500 \times 8.75 = 4.4\text{ GB}

. Spotify allows 10,000 downloads across 5 devices. Trade-off: 30-day windows balance user convenience against rights holder protection. Longer windows (90 days) would let cancelled subscribers listen for 3 months on cached content.

⚠ Using AES-CBC for encrypted offline playback. CBC requires decrypting all preceding blocks to access a mid-file position, making seek operations impossibly slow for a 10 MB audio file.

ALS + Audio CNN: Hybrid Recommendations for Cold-Start

We chose a hybrid model (not pure collaborative filtering) because collaborative filtering fails for new users (no history) and new tracks (no play data). ALS (Alternating Least Squares) factorizes the 300M x 100M user-track matrix into 128-dimensional embeddings. For cold-start tracks (40K new/day), a CNN extracts acoustic features (tempo, key, energy, timbre) from the raw waveform, producing a 128-dimensional embedding that can be compared to existing track embeddings without any play data. Cache:

300\text{M users} \times 200\text{ track IDs} \times 8\text{B} = 480\text{ GB}

in Redis, refreshed every 24 hours. Spotify reports 30% of all plays come from algorithmic recommendations. Trade-off: 24-hour refresh cycle means recommendations lag behind listening shifts by up to a day.

💡 Collaborative filtering alone cannot recommend 40K new daily tracks with zero play history. Audio CNN embeddings solve the cold-start problem.

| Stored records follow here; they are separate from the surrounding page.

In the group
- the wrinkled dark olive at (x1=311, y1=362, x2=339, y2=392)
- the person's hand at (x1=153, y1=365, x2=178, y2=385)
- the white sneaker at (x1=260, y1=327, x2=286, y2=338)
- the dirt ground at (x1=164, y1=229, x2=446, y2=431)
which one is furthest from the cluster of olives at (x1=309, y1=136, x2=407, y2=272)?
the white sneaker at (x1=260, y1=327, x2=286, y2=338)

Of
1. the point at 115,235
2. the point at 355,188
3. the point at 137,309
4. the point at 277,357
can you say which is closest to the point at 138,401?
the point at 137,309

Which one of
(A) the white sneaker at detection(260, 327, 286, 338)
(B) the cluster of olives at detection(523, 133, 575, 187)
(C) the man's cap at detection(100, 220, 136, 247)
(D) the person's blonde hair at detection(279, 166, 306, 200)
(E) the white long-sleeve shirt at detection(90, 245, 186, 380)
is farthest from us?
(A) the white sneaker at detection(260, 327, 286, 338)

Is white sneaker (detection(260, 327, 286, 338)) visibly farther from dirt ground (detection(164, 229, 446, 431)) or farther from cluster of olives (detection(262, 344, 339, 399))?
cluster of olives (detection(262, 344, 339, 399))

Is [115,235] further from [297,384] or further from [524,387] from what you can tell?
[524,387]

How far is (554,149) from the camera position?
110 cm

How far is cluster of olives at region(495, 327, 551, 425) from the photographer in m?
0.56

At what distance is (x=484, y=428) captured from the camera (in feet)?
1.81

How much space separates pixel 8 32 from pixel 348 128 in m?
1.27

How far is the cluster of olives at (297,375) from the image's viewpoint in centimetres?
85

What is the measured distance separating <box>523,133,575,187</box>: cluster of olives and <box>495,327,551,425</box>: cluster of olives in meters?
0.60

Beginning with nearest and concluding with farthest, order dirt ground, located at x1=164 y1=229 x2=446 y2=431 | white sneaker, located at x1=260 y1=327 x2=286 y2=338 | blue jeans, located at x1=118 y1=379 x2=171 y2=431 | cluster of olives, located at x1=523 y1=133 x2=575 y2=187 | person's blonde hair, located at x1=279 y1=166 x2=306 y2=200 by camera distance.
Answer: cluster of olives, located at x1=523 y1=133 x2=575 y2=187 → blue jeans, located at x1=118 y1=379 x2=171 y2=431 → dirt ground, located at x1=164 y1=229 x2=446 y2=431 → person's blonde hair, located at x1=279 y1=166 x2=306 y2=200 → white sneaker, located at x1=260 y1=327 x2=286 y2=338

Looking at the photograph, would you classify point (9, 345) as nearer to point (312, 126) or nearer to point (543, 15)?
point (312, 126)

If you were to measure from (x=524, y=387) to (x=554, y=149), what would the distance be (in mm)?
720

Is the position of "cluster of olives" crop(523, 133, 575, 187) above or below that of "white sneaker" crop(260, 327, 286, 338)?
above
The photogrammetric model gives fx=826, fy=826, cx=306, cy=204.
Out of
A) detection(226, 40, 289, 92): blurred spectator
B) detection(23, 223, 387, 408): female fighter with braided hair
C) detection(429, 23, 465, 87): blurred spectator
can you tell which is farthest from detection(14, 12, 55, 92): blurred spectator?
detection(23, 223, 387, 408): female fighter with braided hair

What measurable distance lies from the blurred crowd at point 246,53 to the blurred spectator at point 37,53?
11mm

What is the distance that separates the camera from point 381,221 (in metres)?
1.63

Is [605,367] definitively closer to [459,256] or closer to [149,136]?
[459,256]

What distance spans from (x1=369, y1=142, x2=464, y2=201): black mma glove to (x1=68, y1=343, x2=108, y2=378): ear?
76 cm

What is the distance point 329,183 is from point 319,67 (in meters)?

Request Coalescing: One Origin Fetch for 10K Concurrent Plays

#10

When a new album drops, 50,000 listeners at the same POP request the same track within seconds. Without coalescing, the POP sends 50,000 origin fetches for the same file. With request coalescing, the first request triggers an origin fetch; the remaining 49,999 wait for that single fetch to complete and are served from the now-cached result. This reduces origin load during album launches from 50,000 to 1 request per POP per track. We complement this with pre-warming: for announced releases (album drops with known timestamps), we push tracks to all POPs 1 hour before the drop. Trade-off: pre-warming consumes edge storage proactively, but for a major album launch, the alternative is origin collapse under millions of simultaneous cache misses.

⚠ No request coalescing at the CDN layer. A major album release without coalescing generates millions of simultaneous origin fetches for the same files, overwhelming origin bandwidth.